Pero bien mirado, y ya con mi sistema operativo actualizado, creo que debo llamarla para felicitarla y para darle las gracias: aquel día me transmitió una gran enseñanza que no había llegado a entender del todo hasta el día de hoy. Al final me ha parecido mejor dedicarle esta entrada, y así compartirla con todos vosotros. 

Pero eso no es todo. Pensando, pensando (no puedo evitarlo, pertenezco a la generación a la que inculcaron la visita a las bibliotecas antes que la consulta de la Wikipedia) he llegado a relacionar estos sucesos con uno de mis libros favoritos. Y el de mucha gente. Reconozco que no se trata de ninguna novedad editorial, pero como aún no he entrado en ningún programa de marketing de afiliados, no me importa.

Mi hijo y Covey

Covey customizado

En "Los 7 hábitos de la gente altamente efectiva", Steve Covey dedica un generoso capítulo a la proactividad. La define como una mezcla de iniciativa, responsabilidad y compromiso. Iniciativa para hacer las cosas sin que nadie te lo pida. Responsabilidad para entender que nadie lo va a hacer por ti, y compromiso para mantener esa actitud constante en el tiempo.
Vamos por partes, porque el asunto tiene tela.

---

Requisito 1:
Vuelve a escribir sin ningún cambio las entradas, desde la línea que contiene "Is the gold" hasta el final de las entradas, con ambos extremos incluidos.

---

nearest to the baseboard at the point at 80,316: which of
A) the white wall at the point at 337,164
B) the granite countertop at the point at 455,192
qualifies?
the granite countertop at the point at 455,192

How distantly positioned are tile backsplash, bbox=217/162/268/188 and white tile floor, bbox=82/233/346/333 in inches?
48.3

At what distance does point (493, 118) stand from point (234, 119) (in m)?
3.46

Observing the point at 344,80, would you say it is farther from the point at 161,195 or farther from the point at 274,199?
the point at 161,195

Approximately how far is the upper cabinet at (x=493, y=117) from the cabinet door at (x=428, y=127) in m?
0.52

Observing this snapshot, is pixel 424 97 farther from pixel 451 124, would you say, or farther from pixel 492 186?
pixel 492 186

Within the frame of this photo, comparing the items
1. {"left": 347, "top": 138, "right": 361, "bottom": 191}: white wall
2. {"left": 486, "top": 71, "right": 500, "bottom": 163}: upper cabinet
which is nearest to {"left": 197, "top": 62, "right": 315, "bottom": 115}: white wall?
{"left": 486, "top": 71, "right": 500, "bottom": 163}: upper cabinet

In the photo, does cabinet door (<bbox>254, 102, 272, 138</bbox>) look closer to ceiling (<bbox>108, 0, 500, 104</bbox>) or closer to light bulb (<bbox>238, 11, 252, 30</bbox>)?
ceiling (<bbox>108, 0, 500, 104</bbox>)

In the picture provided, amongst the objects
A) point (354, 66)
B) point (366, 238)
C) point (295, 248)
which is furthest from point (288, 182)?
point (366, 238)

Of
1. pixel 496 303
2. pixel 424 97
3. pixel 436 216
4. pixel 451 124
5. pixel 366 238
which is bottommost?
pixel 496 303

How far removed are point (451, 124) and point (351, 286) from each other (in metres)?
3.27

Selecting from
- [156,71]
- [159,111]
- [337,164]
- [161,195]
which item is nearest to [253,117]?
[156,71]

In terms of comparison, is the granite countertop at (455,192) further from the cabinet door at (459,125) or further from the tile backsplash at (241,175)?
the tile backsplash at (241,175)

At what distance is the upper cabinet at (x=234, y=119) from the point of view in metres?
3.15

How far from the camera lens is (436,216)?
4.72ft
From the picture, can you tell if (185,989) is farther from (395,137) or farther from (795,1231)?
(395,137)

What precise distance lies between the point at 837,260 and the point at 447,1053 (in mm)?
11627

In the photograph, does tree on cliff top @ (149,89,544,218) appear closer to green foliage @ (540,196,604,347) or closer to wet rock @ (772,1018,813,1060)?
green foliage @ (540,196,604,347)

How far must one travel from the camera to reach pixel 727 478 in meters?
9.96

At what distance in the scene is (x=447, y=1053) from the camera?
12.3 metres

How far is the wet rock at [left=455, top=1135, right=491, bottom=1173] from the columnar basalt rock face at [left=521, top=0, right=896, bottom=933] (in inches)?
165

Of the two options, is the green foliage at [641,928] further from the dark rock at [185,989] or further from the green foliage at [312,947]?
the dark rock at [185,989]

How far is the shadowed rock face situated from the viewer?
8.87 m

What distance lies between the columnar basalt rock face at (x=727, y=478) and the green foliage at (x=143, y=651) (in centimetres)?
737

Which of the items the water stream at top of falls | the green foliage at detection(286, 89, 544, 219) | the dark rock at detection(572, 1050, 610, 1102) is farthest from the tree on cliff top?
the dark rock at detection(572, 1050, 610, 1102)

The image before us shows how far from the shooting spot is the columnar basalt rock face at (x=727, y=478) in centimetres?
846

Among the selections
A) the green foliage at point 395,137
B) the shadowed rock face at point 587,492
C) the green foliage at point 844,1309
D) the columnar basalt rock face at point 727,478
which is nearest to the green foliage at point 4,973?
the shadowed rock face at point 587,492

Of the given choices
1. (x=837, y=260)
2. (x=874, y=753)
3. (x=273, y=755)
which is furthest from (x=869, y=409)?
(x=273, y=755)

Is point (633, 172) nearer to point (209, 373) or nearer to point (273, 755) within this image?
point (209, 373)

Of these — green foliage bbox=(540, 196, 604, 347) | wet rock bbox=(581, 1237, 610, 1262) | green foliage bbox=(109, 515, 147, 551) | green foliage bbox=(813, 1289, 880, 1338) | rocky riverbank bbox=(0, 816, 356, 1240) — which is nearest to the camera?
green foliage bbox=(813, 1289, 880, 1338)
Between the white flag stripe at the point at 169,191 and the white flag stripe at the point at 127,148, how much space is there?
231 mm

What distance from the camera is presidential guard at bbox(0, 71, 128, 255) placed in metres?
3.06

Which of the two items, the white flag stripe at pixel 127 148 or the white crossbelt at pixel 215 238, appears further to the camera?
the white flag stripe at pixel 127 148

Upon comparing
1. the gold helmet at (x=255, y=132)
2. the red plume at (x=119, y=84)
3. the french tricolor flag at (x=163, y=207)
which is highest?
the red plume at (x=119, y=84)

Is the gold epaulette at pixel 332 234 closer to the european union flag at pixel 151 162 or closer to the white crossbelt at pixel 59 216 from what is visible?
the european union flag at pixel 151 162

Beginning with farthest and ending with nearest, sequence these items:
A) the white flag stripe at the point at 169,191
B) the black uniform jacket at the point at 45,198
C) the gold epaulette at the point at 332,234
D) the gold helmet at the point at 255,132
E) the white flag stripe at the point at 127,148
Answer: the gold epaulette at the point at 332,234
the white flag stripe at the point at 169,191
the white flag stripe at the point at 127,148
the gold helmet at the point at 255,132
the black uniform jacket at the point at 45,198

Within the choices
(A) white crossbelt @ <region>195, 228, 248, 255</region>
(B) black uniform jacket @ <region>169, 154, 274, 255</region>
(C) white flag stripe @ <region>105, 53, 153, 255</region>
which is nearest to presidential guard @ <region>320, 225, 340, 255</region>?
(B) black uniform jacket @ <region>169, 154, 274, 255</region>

---

Requisito 2:
Indica si cada una de estas afirmaciones concuerda con el fragmento, respondiendo sí o no y citando literalmente las palabras del fragmento que lo deciden. (a) Covey define la proactividad como una mezcla de iniciativa, responsabilidad y compromiso. (b) Quien escribe ya forma parte de un programa de marketing de afiliados. (c) Quien escribe pertenece a una generación a la que inculcaron consultar la Wikipedia antes que visitar las bibliotecas.

Salida completa 1:
Is the gold epaulette at pixel 332 234 closer to the european union flag at pixel 151 162 or closer to the white crossbelt at pixel 59 216 from what is visible?
the european union flag at pixel 151 162

Beginning with farthest and ending with nearest, sequence these items:
A) the white flag stripe at the point at 169,191
B) the black uniform jacket at the point at 45,198
C) the gold epaulette at the point at 332,234
D) the gold helmet at the point at 255,132
E) the white flag stripe at the point at 127,148
Answer: the gold epaulette at the point at 332,234
the white flag stripe at the point at 169,191
the white flag stripe at the point at 127,148
the gold helmet at the point at 255,132
the black uniform jacket at the point at 45,198

Within the choices
(A) white crossbelt @ <region>195, 228, 248, 255</region>
(B) black uniform jacket @ <region>169, 154, 274, 255</region>
(C) white flag stripe @ <region>105, 53, 153, 255</region>
which is nearest to presidential guard @ <region>320, 225, 340, 255</region>?
(B) black uniform jacket @ <region>169, 154, 274, 255</region>

Salida completa 2:
(a) Sí: "La define como una mezcla de iniciativa, responsabilidad y compromiso."
(b) No: "como aún no he entrado en ningún programa de marketing de afiliados"
(c) No: "pertenezco a la generación a la que inculcaron la visita a las bibliotecas antes que la consulta de la Wikipedia"